◆ TEXTO FORNECIDO:
########################################
Com ou sem factura?
A exigência de factura nas transacções comerciais parece-me uma medida
fundamental para garantir a saúde financeira do país. Passei a vida
inteira a ter de responder à sinuosa perguntazinha: «Quer o preço com ou
sem factura?». A dispensa de factura significava um ‘desconto’ capitoso
em relação ao preço ‘legalizado’.
Enquanto a vida comercial decorria
nesta marmelada paralela, os trabalhadores independentes eram obrigados
a passar recibo de todos os seus lavores e a declarar escrupulosamente
tudo o que ganhavam.
Em princípio, os trabalhadores por conta de
outrem também – mas abundavam as empresas, públicas e privadas, em que o
salário real era uma ficção pobrezinha, complementada por senhas disto e
daquilo, e horas extraordinárias mais vastas do que os próprios dias,
que não descontavam para os impostos nem para a segurança social.
########################################
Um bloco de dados

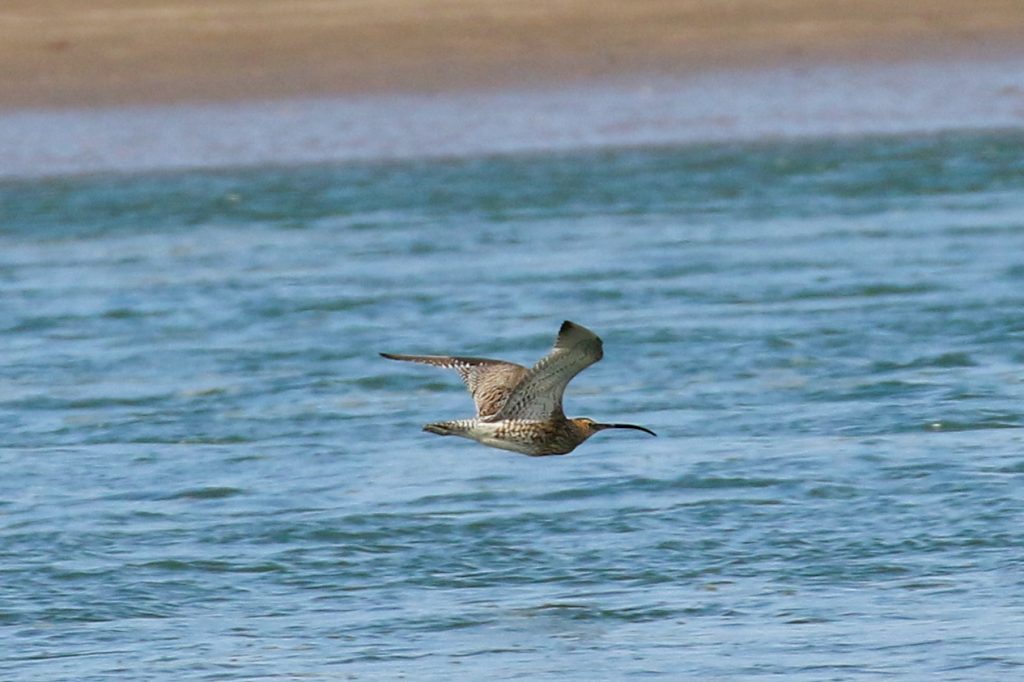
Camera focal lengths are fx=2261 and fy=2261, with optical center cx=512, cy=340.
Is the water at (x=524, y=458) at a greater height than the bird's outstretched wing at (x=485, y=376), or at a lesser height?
lesser

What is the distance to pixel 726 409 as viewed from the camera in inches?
459

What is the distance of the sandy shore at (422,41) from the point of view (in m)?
25.4

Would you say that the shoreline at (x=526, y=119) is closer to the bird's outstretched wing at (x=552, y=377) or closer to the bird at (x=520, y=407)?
the bird at (x=520, y=407)

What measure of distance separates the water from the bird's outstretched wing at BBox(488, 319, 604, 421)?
73 cm

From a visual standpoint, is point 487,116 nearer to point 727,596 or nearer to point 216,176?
point 216,176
########################################
◆ TAREFAS PROPOSTAS:
1) De acordo com o texto sobre a exigência de factura, a que eram obrigados os trabalhadores independentes?
2) Transcreva do texto sobre a exigência de factura o trecho entre «Enquanto a vida» e «a segurança social.», inclusive.

◆ RESPOSTAS AO EXERCÍCIO:
1) Eram obrigados a passar recibo de todos os seus lavores e a declarar escrupulosamente tudo o que ganhavam.

2)
Enquanto a vida comercial decorria
nesta marmelada paralela, os trabalhadores independentes eram obrigados
a passar recibo de todos os seus lavores e a declarar escrupulosamente
tudo o que ganhavam.
Em princípio, os trabalhadores por conta de
outrem também – mas abundavam as empresas, públicas e privadas, em que o
salário real era uma ficção pobrezinha, complementada por senhas disto e
daquilo, e horas extraordinárias mais vastas do que os próprios dias,
que não descontavam para os impostos nem para a segurança social.